→ **Problem to solve**
Please transcribe the data that follows exactly, from its first line through the line that contains "scientific name: Sciurus griseus".

→ **Records supplied**
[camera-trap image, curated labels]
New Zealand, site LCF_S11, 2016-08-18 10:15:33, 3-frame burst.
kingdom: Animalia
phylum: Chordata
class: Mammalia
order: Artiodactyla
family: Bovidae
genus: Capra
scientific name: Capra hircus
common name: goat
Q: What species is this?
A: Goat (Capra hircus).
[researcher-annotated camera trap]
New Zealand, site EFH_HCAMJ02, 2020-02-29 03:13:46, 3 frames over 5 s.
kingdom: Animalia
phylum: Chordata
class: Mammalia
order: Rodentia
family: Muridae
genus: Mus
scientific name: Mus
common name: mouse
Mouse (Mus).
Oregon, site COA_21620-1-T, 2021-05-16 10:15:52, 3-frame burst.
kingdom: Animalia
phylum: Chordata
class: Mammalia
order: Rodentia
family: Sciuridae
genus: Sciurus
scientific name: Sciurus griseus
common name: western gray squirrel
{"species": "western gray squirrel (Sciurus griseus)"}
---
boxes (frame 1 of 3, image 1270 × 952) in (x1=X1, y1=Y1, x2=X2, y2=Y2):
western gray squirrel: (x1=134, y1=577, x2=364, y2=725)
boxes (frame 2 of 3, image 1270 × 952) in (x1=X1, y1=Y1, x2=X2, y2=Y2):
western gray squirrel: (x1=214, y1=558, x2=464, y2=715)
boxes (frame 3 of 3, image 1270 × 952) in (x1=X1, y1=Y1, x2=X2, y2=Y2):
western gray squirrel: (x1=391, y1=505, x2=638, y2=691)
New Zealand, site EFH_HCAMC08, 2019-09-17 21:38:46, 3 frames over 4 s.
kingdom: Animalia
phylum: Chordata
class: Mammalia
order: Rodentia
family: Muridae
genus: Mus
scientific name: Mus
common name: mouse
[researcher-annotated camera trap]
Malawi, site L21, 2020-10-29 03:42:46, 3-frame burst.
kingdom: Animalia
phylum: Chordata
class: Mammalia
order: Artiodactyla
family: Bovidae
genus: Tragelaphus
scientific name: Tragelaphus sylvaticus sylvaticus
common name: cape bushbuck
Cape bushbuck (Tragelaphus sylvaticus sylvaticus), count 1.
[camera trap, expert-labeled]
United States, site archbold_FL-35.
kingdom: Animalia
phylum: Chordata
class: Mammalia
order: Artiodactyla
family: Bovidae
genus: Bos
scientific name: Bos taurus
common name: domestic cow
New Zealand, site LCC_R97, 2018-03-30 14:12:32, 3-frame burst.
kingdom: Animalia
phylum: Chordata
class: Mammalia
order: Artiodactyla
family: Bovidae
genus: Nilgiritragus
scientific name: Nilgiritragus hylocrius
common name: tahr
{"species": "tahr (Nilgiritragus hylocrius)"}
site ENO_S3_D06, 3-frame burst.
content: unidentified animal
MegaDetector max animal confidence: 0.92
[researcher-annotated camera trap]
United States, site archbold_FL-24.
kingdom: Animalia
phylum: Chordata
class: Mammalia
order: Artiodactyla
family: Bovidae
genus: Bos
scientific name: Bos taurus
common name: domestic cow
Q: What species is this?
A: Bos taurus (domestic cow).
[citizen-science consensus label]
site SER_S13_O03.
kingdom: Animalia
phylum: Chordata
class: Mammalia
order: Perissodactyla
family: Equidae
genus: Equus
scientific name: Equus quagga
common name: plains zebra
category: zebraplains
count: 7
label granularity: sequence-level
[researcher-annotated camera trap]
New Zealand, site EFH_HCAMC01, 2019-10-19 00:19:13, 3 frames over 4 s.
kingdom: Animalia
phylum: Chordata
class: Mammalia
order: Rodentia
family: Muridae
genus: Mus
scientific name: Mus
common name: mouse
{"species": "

→ **Solution to this task**
[camera-trap image, curated labels]
New Zealand, site LCF_S11, 2016-08-18 10:15:33, 3-frame burst.
kingdom: Animalia
phylum: Chordata
class: Mammalia
order: Artiodactyla
family: Bovidae
genus: Capra
scientific name: Capra hircus
common name: goat
Q: What species is this?
A: Goat (Capra hircus).
[researcher-annotated camera trap]
New Zealand, site EFH_HCAMJ02, 2020-02-29 03:13:46, 3 frames over 5 s.
kingdom: Animalia
phylum: Chordata
class: Mammalia
order: Rodentia
family: Muridae
genus: Mus
scientific name: Mus
common name: mouse
Mouse (Mus).
Oregon, site COA_21620-1-T, 2021-05-16 10:15:52, 3-frame burst.
kingdom: Animalia
phylum: Chordata
class: Mammalia
order: Rodentia
family: Sciuridae
genus: Sciurus
scientific name: Sciurus griseus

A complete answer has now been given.